O tempo passa célere nesta estrada.
Muitos que nos acompanharam nesta caminhada já abandonaram o palco da vida.
Nossos passos seguem lentos, algo sonolentos e preguiçosos.
Parece que a vida é um sonho e que dormir é a realidade.
Por isso, tantos dormem à beira da estrada. A vida então passa e os arrasta para o lugar que ela quiser, tornando-se estes, passageiros sem vontade própria.
Dormem na vida querendo despertar, pós morte, no paraíso da ociosidade, do ter sem esforço e da sabedoria sem estudo e vivência.
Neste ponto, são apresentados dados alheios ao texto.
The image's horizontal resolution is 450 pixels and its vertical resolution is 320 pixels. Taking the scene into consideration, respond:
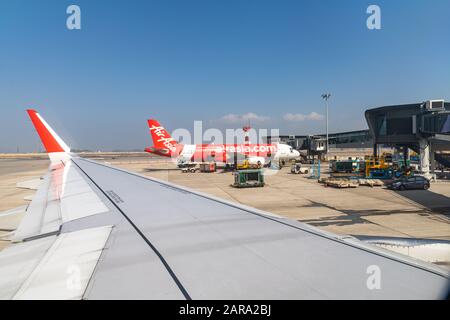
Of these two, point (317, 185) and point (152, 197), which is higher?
point (152, 197)

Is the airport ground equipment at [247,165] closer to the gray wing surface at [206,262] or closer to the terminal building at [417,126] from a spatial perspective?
the terminal building at [417,126]

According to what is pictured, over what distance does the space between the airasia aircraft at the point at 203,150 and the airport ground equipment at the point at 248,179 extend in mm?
15355

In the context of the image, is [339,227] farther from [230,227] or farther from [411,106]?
[411,106]

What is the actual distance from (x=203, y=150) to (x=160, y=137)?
6666mm

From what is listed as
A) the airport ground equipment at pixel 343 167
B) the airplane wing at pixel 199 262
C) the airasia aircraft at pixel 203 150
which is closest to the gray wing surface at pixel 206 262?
the airplane wing at pixel 199 262

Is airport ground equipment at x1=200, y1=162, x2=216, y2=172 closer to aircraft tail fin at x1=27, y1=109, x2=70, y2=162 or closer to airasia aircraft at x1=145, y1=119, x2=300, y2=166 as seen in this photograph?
airasia aircraft at x1=145, y1=119, x2=300, y2=166

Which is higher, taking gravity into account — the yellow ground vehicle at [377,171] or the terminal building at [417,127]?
the terminal building at [417,127]

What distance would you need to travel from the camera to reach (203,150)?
44531 mm

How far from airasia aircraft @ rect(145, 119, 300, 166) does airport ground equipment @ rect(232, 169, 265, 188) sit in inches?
605

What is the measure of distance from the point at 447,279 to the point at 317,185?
84.9ft

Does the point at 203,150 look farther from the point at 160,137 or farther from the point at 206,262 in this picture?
the point at 206,262

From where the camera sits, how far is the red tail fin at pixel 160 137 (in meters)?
43.6
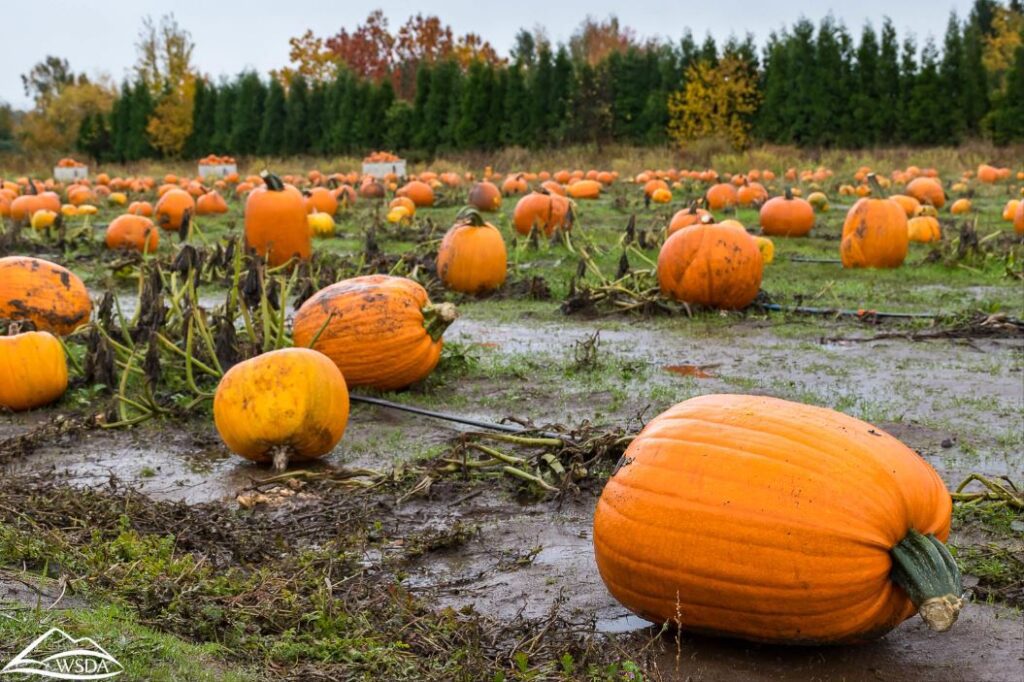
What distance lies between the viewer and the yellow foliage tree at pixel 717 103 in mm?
31141

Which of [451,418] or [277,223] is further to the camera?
[277,223]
Iludir-se neste palco é dar corpo à futura desilusão. Por isso, tantas pessoas frustradas esbarram conosco pelo caminho, lamentando a sorte que nunca os acompanhou. Sorte essa que, sem privilégios, não beneficia os ociosos.
Hoje, mais do que nunca, vale a pena abrir os olhos à realidade da vida, compreendendo qual o papel que nos compete neste imenso universo de oportunidades.
Por isso, planeje, lute, conquiste, supere, construa, replaneje, lute novamente, supere seus limites e reconstrua o que ficara imperfeito. Vida é movimento e o movimento nos leva mais longe.
No palco da vida, sejamos artífices do próprio destino, criadores do “Reino de Deus” em nossa própria essência.
Não durma quando deveria estar atento à sua própria evolução. Quem não compreende a grandiosidade da importância da vida física, se torna cada vez mais endividado perante sua própria e adormecida consciência. Talvez o que não pensemos ou entendamos é a que toda consciência um dia irá despertar.
Desperta, supera, esforça, caminha e vença. Todas as estradas da vida levam-nos para o mesmo destino. Não fiquemos para trás!